** Extrait **
Le règlement de la succession de Johnny Hallyday de nouveau au point mort ?
Depuis maintenant plus d’un an, les héritiers de Johnny Hallyday se déchirent par médias interposés sur leurs droits respectifs dans la succession du rocker. Au-delà de la question de savoir si la loi américaine doit ici être appliquée, ce qui pour l’heure préoccupe les enfants biologiques du défunt c’est le sort des bénéfices de la vente du tout dernier album de leur père, sorti en octobre 2018. Alors qu’une nouvelle étape procédurale était sur le point d’être franchie en France, la Bank of America désignée comme trustee au printemps dernier du « JPS Trust » a décidé de démissionner ce qui, évidemment, pourrait ralentir l’avancée du règlement de la succession et des litiges en cours.
Décryptage par Sara Godechot-Patris, professeur de droit à l’Université Paris-Est Créteil.
« La démission du trustee ne remet pas pour autant en cause l’existence du trust»

** Données enregistrées **
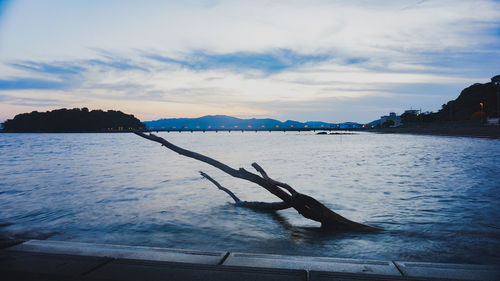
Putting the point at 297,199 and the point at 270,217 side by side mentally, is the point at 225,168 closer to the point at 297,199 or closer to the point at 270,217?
the point at 297,199

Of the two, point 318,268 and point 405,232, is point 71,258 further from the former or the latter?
point 405,232

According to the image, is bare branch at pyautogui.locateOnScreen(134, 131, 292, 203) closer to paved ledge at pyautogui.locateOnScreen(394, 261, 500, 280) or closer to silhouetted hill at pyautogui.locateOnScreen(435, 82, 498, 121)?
paved ledge at pyautogui.locateOnScreen(394, 261, 500, 280)

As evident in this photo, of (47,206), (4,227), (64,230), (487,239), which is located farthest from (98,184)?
(487,239)

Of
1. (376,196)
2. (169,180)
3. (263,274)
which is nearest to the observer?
(263,274)

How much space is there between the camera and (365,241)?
22.1 ft

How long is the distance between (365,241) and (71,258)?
18.3ft

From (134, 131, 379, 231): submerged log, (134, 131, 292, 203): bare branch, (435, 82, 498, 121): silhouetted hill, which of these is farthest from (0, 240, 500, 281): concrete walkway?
(435, 82, 498, 121): silhouetted hill

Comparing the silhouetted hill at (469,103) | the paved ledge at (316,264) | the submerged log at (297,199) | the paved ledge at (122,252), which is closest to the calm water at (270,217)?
the submerged log at (297,199)

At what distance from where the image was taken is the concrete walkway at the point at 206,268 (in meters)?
3.13

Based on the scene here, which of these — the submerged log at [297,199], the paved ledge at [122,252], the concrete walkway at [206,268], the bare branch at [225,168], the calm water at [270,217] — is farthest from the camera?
the bare branch at [225,168]

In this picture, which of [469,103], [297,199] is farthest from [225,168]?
[469,103]

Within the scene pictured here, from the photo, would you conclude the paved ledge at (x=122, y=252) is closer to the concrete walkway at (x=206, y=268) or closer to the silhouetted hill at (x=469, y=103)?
the concrete walkway at (x=206, y=268)

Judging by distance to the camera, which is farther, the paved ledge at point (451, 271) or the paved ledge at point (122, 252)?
the paved ledge at point (122, 252)

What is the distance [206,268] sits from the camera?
11.0 feet
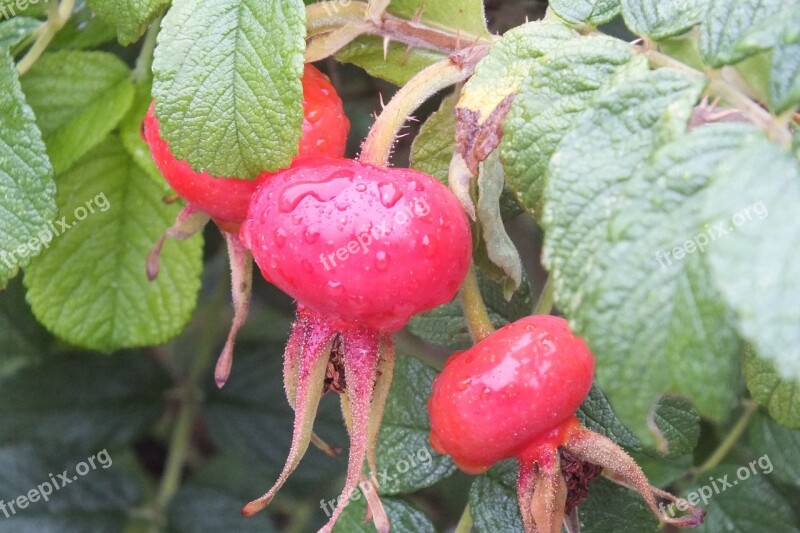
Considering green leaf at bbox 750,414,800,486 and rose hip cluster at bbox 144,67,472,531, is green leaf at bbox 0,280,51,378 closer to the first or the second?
rose hip cluster at bbox 144,67,472,531

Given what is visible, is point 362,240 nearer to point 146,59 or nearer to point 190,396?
point 146,59

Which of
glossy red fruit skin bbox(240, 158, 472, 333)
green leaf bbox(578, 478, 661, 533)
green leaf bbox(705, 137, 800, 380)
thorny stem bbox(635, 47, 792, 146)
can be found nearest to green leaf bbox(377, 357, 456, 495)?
green leaf bbox(578, 478, 661, 533)

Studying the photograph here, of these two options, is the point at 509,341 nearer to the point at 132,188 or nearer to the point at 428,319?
the point at 428,319

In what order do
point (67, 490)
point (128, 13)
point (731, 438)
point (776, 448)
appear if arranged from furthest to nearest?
point (67, 490) → point (731, 438) → point (776, 448) → point (128, 13)

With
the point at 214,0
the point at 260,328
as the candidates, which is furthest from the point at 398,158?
the point at 214,0

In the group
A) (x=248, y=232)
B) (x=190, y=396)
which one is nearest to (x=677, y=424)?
(x=248, y=232)

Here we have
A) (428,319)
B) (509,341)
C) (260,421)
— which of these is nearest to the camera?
(509,341)

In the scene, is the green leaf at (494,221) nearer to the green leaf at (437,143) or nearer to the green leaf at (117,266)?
the green leaf at (437,143)
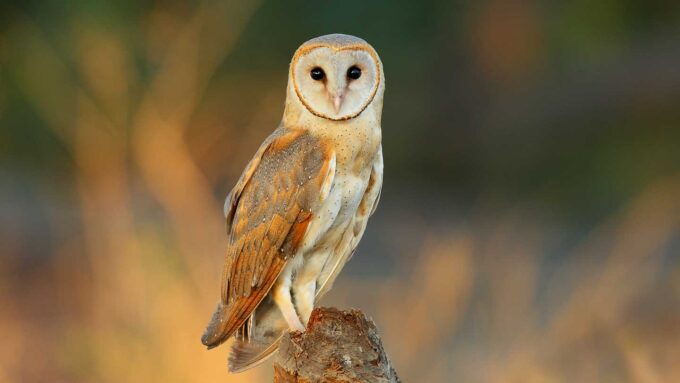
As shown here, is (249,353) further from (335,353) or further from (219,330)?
(335,353)

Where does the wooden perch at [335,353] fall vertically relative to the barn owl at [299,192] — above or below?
below

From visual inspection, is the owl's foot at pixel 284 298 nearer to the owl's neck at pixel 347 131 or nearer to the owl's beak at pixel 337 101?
the owl's neck at pixel 347 131

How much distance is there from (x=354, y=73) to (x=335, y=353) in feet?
2.22

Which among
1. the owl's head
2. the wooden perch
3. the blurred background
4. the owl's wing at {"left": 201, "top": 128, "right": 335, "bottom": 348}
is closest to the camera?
the wooden perch

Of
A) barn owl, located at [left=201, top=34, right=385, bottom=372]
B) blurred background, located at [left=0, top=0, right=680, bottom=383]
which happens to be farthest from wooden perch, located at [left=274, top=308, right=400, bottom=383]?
blurred background, located at [left=0, top=0, right=680, bottom=383]

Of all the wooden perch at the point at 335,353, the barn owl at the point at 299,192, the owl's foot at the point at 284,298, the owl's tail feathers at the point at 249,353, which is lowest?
the wooden perch at the point at 335,353

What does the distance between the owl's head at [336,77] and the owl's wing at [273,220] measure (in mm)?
88

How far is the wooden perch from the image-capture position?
1.75m

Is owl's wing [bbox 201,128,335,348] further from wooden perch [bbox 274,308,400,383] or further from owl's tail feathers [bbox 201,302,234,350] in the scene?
wooden perch [bbox 274,308,400,383]

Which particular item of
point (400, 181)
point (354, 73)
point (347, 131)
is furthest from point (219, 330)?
point (400, 181)

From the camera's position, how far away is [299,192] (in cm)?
235

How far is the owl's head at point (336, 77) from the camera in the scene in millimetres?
2238

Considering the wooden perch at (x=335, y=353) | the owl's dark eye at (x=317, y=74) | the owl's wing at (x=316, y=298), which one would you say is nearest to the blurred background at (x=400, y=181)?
the owl's wing at (x=316, y=298)

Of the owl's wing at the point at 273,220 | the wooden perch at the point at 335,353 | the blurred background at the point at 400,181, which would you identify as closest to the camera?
the wooden perch at the point at 335,353
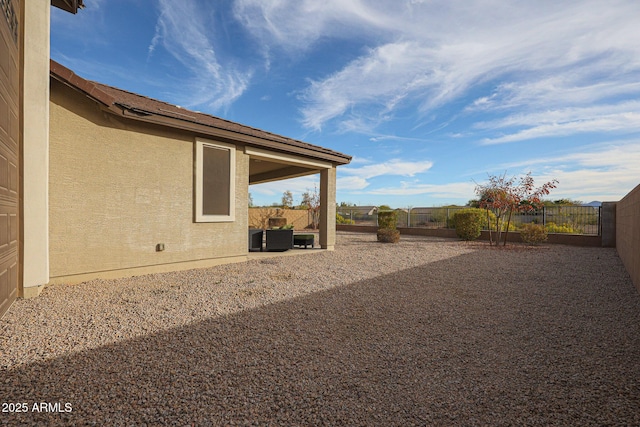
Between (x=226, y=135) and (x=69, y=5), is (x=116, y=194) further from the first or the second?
(x=69, y=5)

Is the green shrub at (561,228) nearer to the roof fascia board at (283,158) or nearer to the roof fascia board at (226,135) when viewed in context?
the roof fascia board at (226,135)

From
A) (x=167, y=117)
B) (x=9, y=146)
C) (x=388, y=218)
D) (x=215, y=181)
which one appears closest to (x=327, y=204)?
(x=215, y=181)

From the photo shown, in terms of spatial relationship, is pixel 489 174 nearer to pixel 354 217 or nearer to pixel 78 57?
pixel 354 217

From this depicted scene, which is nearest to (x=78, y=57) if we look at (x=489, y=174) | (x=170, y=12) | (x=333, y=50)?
(x=170, y=12)

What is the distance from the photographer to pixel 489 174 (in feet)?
44.0

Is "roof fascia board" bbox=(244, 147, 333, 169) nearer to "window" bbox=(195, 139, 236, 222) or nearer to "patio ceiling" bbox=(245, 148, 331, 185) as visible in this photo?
"patio ceiling" bbox=(245, 148, 331, 185)

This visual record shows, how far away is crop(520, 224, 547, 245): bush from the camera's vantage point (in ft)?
39.7

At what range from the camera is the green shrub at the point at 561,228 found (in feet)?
41.9

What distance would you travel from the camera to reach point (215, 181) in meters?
7.05

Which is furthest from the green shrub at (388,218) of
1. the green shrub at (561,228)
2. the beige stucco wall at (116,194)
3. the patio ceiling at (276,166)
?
the beige stucco wall at (116,194)

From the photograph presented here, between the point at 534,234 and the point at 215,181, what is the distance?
12.7m

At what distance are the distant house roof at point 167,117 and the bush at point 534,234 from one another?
8.54 metres

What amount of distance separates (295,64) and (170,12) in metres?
5.04

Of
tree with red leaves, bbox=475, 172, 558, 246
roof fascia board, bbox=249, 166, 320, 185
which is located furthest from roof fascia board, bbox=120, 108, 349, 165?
tree with red leaves, bbox=475, 172, 558, 246
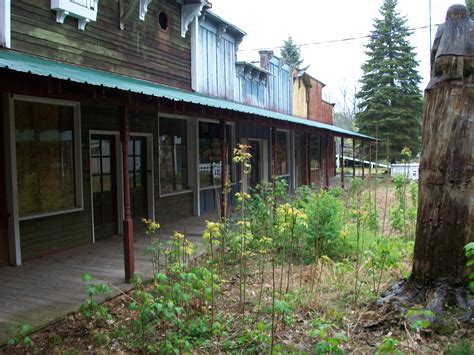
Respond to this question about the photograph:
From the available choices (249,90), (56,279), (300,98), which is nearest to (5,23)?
(56,279)

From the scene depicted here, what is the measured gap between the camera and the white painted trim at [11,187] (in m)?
6.84

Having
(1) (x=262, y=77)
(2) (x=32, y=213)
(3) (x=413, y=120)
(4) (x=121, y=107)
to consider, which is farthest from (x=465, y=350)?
(3) (x=413, y=120)

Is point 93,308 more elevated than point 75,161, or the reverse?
point 75,161

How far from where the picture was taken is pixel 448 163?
456 centimetres

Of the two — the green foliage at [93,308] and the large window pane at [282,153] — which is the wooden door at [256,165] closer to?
the large window pane at [282,153]

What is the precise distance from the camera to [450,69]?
15.2 ft

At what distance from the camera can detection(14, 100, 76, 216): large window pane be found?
7.18m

** Votre consigne **
Résumez l'extrait sur la succession de Johnny Hallyday en deux phrases.

** Exercice corrigé **
Depuis plus d'un an, les héritiers de Johnny Hallyday se déchirent par médias interposés sur leurs droits dans la succession du rocker, et ses enfants biologiques se préoccupent surtout du sort des bénéfices de la vente de son dernier album, sorti en octobre 2018. Alors qu'une nouvelle étape procédurale allait être franchie en France, la Bank of America, désignée au printemps dernier trustee du « JPS Trust », a démissionné, ce qui pourrait ralentir le règlement de la succession et des litiges en cours.